Home School Edition (particulary for a couple of new homeschool moms I know)
Homeschooling and Socialization
Ah, yes. The question that won't go away. From the post,
And lets face it -- the "Lord of the Flies" social scene in most schoolyards never occurs anywhere else in life. I never encountered anything remotely resembling it in college, grad school or the work place. Women in groups may at times verge on being a bit "catty," but maturity has deadened the sharper edges of the claws they may have had as schoolgirls. And besides, maturity works both ways -- women have thicker skin than young girls.
Well, homeschooled kids ARE NOT well socialized
Depending on how you define "well socialized." From the post,
I hate to be the one to break it to you, but there’s nothing “normal” about our kids. Your homeschooled child is odd compared to the schooled population because they have not experienced ongoing school-based socialization and standardization.
When you consider that the homeschooled population makes up only 3-6% of the entire school-going population, you may begin to understand just how different your kids are or will be.
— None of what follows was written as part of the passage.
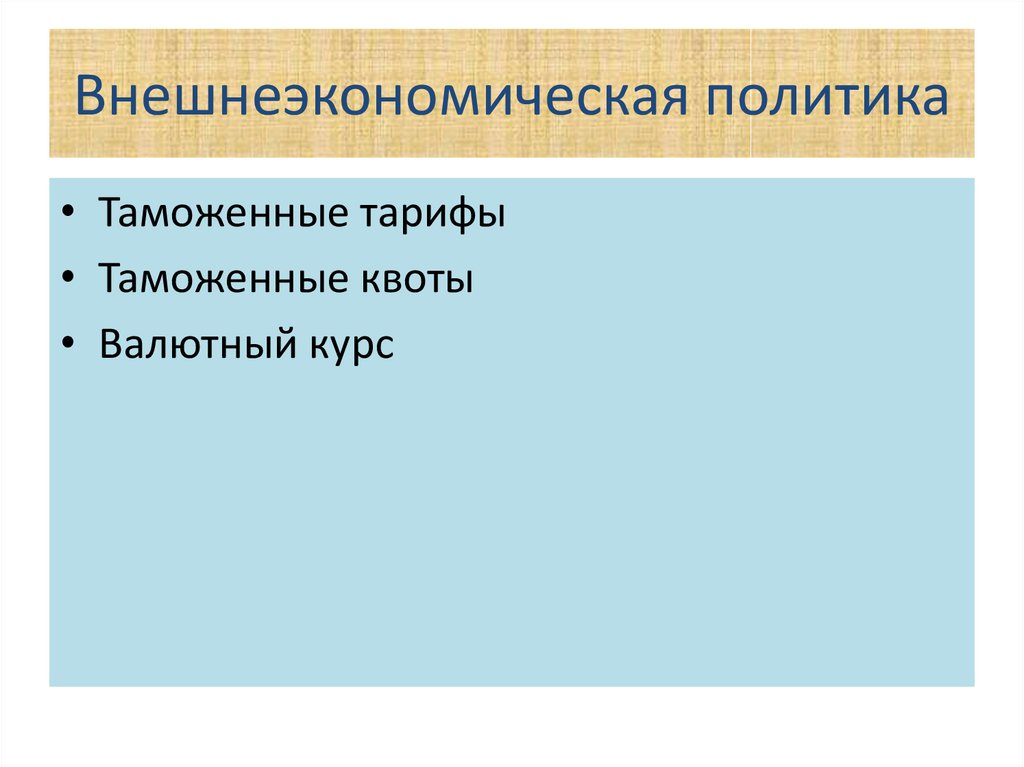 Внешнеэкономическая политика

• Таможенные тарифы
• Таможенные квоты
• Валютный курс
Does Homeschooling threaten public school systems?
From Glenn Reynolds,
Traditional public schools haven't changed much for decades (and to the extent they have, they've mostly gotten worse). But the rest of the world has changed a lot. The public who eagerly purchased Henry Ford's Model T (available in any color you want, so long as it's black!) now lives in a world where almost everything is infinitely customized and customizable. That makes one-size-fits-all education, run on a Fordist model itself, look like a bad deal.
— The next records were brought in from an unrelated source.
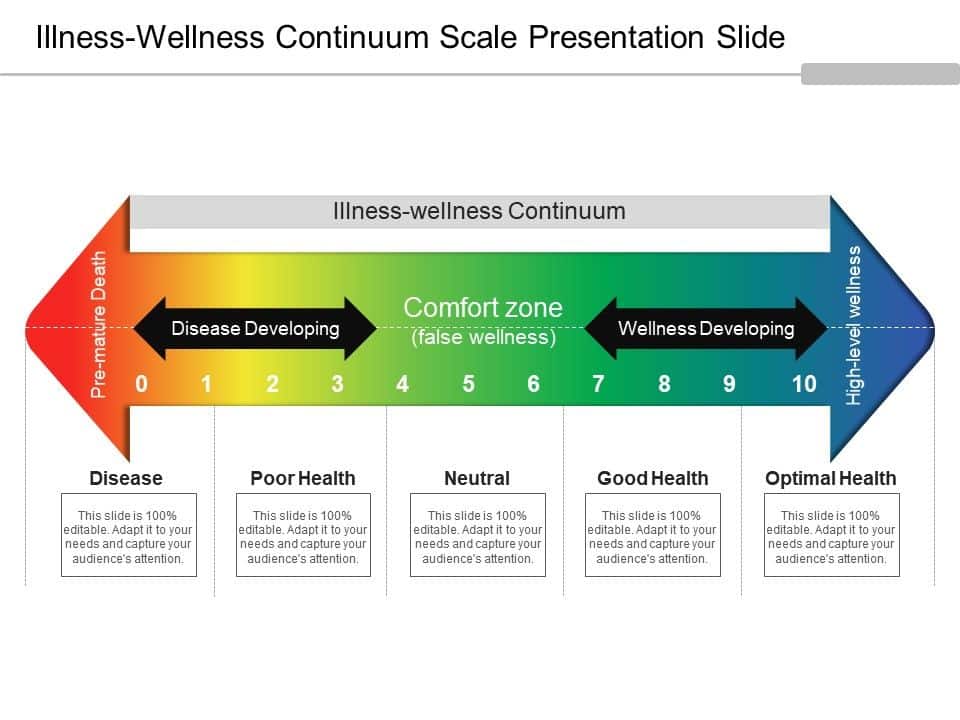 Illness-Wellness Continuum Scale Presentation Slide

Illness-wellness Continuum

Pre-mature Death

Disease Developing

Comfort zone
(false wellness)

Wellness Developing

High-level wellness

0 1 2 3 4 5 6 7 8 9 10

Disease

This slide is 100% editable. Adapt it to your needs and capture your audience's attention.

Poor Health

This slide is 100% editable. Adapt it to your needs and capture your audience's attention.

Neutral

This slide is 100% editable. Adapt it to your needs and capture your audience's attention.

Good Health

This slide is 100% editable. Adapt it to your needs and capture your audience's attention.

Optimal Health

This slide is 100% editable. Adapt it to your needs and capture your audience's attention.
Homeschooling: resistance is futile
From The Atlantic, even "progressives" have been smitten with the allure of homeschooling.
So we are making a different choice. Sure, we have philosophical reasons. Some of the parents in our circle are “unschoolers,” convinced that early education should follow a child’s interests and initiatives rather than shape them. Some of us aspire to offer something like a classical education: logic and rhetoric, mythology, Latin. Most of us are put off by the public schools’ emphasis on standardized tests and their scant attention to the visual arts, music, religion, and foreign languages.
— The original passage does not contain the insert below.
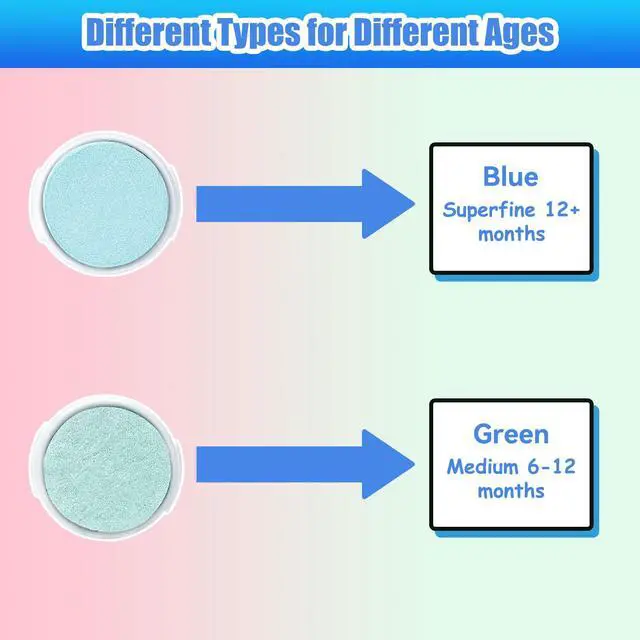 Different Types for Different Ages

Blue
Superfine 12+ months

Green
Medium 6-12 months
Your homeschooled teen will be better prepared for college
Due to their lack of socialization skills, no doubt. From the article,
They're also better socialized than most high school students, says Joe Kelly, an author and parenting expert who home-schooled his twin daughters.
"I know that sounds counterintuitive because they're not around dozens or hundreds of other kids every day, but I would argue that's why they're better socialized," Kelly says. "Many home-schoolers play on athletic teams, but they're also interactive with students of different ages."
Home-schooled students often spend less time in class, Kelly says, giving them more opportunity to get out into the world and engage with adults and teens alike.